Mostra del Cinema, i premi di “Capri revolution” di Martone girato anche a Camerota

‘Roma’ di Alfonso Cuarón è il vincitore della 75esima Mostra del cinema di Venezia. Importanti riconoscimenti sono stati però conquistati anche dal film “Capri Revolution” di Mario Martone, nelle sale dal prossimo 13 dicembre, girato in parte anche nel Comune di Camerota.

 

Ecco i premi e le motivazioni:

PREMIO FRANCESCO PASINETTI MIGLIOR FILM 2018

«Perché con sorprendente attualità riesce a parlare del passato indagando sulle contraddizioni e sui grandi temi del presente. La `Rivoluzione caprese’ di Mario Martone conferma il talento e lo stile unico di un autore importante e la sua capacità unica di raccontare, attraverso una Storia che riesce, come sempre nelle sue mani, ad appassionare anche i più giovani, i cambiamenti del mondo e della società».

PREMIO CARLO LIZZANI

«In Capri-Revolution, `Storia’ e `storia’ si incontrano ancora. L’universale e il particolare creano una dimensione straordinaria, dove cinema, teatro e danza si intrecciano nel racconto di una rivoluzione culturale che non trova pace se non nella ricerca, nella curiosità e nella scoperta del cambiamento».

SOUNDTRACK STARS AWARD

Premio per la miglior colonna sonora alle musiche di Sascha Ring e Philipp Thimm «Per la capacità di trasferire l’esperienza sperimentale nel campo dell’elettronica nel recupero, in chiave acustica, della musica e degli strumenti della tradizione mediterranea».

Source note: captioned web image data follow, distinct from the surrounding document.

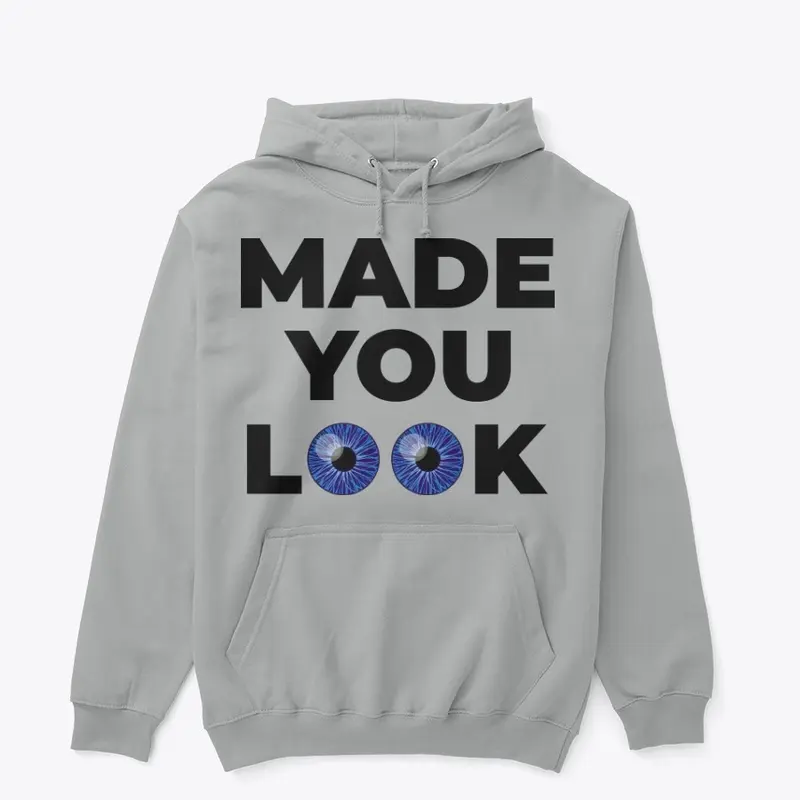 Made You Look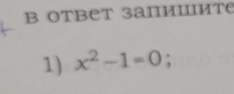 OTBет заIиIIиTе 
1) x^2-1=0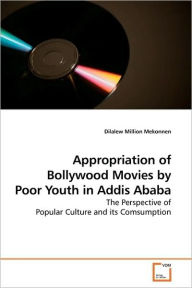 Appropriation of Bollywood Movies by Poor Youth in Addis Ababa Dilalew Million Mekonnen Author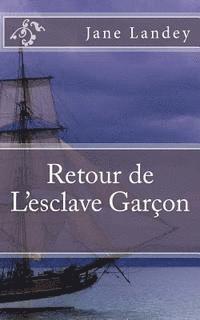 bokomslag Retour de L'esclave Garçon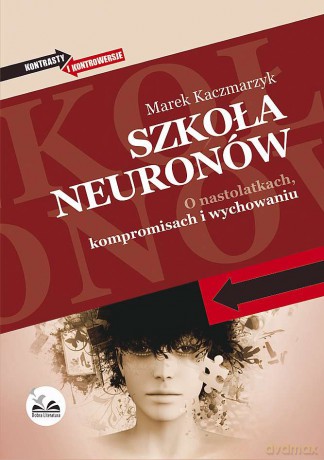Szkoła neuronów. O nastolatkach, kompromisach i wychowaniu - Marek Kaczmarzyk [KSIĄŻKA]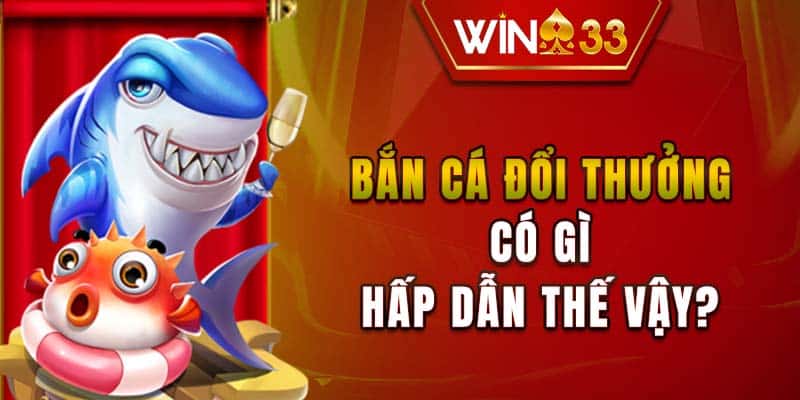 Bắn cá đổi thưởng có gì hấp dẫn thế vậy?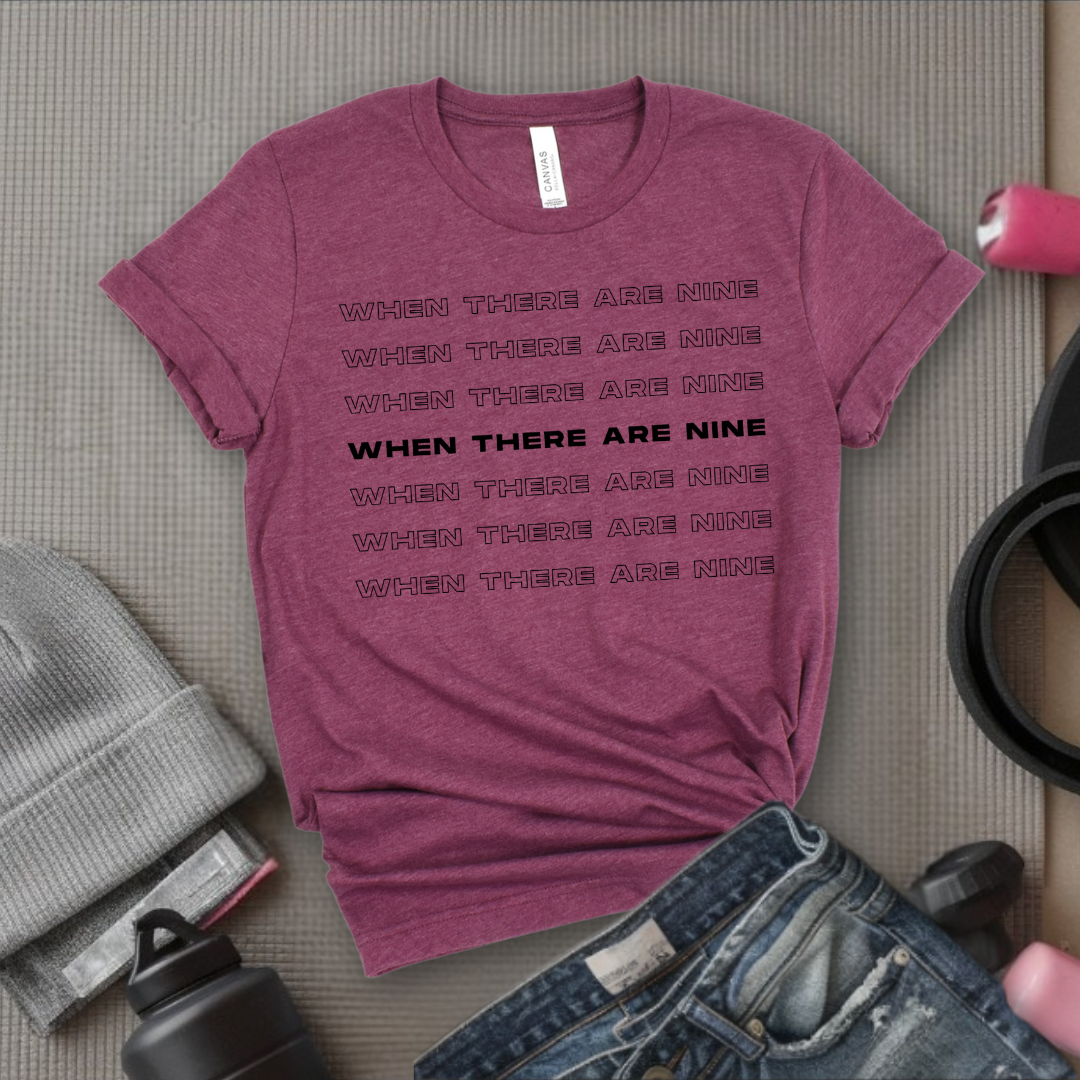 When There Are Nine - Women Empower Feminist Tee - Bella Canvas 3001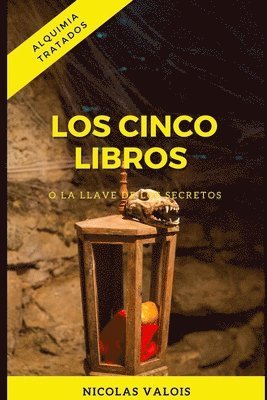 bokomslag Los cinco libros: (o la llave del secreto de los secretos)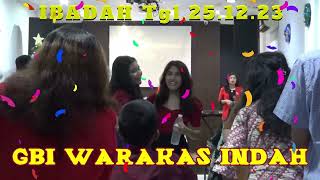 IBADAH NATAL. GBI WARAKAS INDAH TGL 25.12.23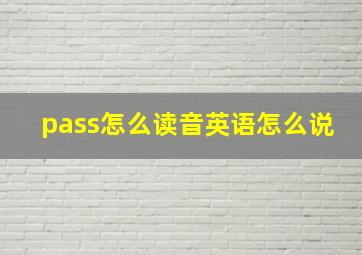 pass怎么读音英语怎么说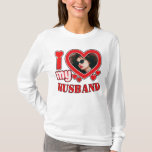I Love My Husband Personalized T-Shirt<br><div class="desc">I Love My Husband Personalized Photo and Text</div>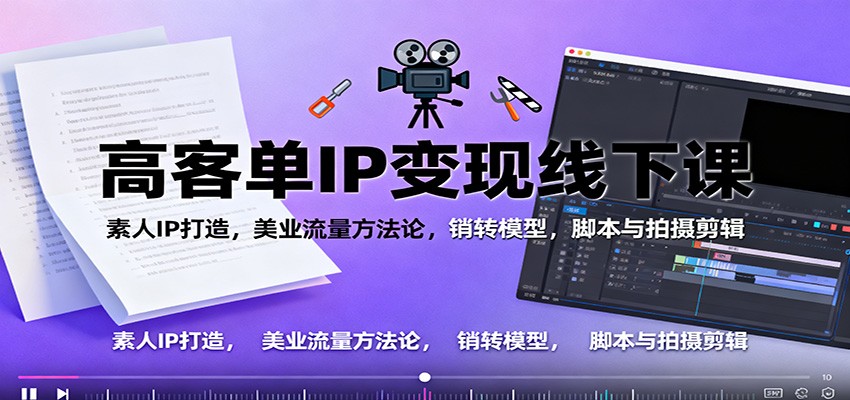 高客单IP变现线下大课：素人IP打造，美业流量方法论，销转模型，脚本与拍摄剪辑-禾谷轻创网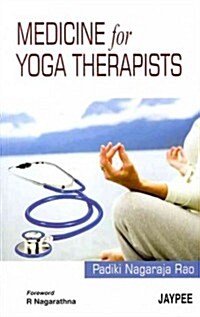 Medicine for Yoga Therapists (Paperback)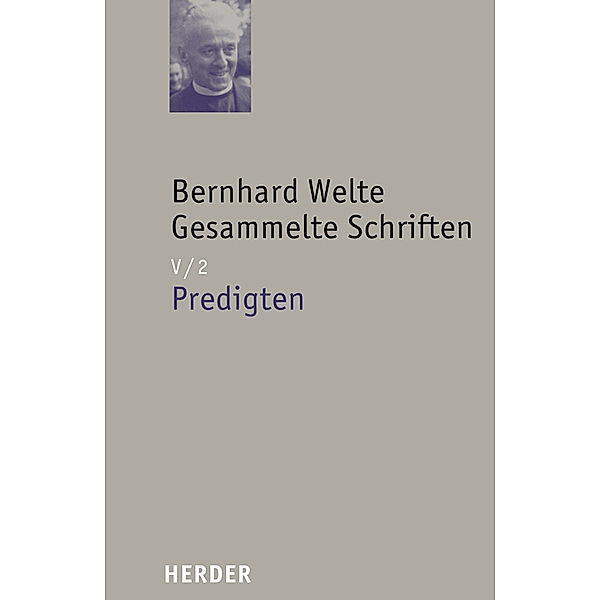 Bernhard Welte Gesammelte Schriften / V/2 / Bernhard Welte Gesammelte Schriften.Tl.5/2, Bernhard Welte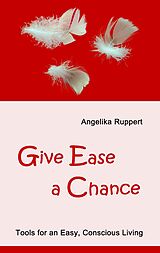 eBook (epub) Give Ease a Chance de Angelika Ruppert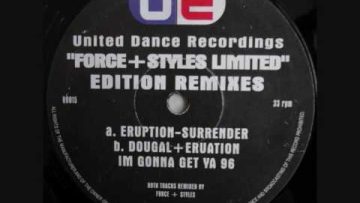 DJ ERUPTION – SURRENDER (FORCE and STYLES REMIX)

PREMIO ARCA CINEMA GIOVANI

«Per aver scelto di raccontare una storia originale e coraggiosa che risulta al contempo attuale e universale per i temi trattati: scienza, fede, arte, cultura e natura dialogano nel film attraverso le parole e le scelte dei personaggi interrogando lo spettatore su cosa sia il vero progresso per l’uomo. Perché è un’opera che invita i giovani attraverso la riflessione e la comprensione di se stessi ad attuare una rivoluzione personale»

PREMIO SIAE assegnato a MARIO Martone

«Con questo riconoscimento la SIAE intende sottolineare ancora una volta la complessa sensibilità di Mario Martone, regista e organizzatore culturale, uomo di teatro, di cinema e di musica che ha sempre saputo connotare con una cifra originale e personale la sua arte, mettendo insieme in maniera incisiva la grande tradizione napoletana da cui proviene con una visione della cultura e dell’arte di profilo internazionale e inclusivo».

PREMIO SFERA 1932

«Al film che ha saputo comunicare con maggior forza evocativa la necessità di progettare il nostro futuro in modo sostenibile, rappresentando la necessità di orientare ogni scelta di sviluppo verso l’innalzamento della qualità della vita delle persone».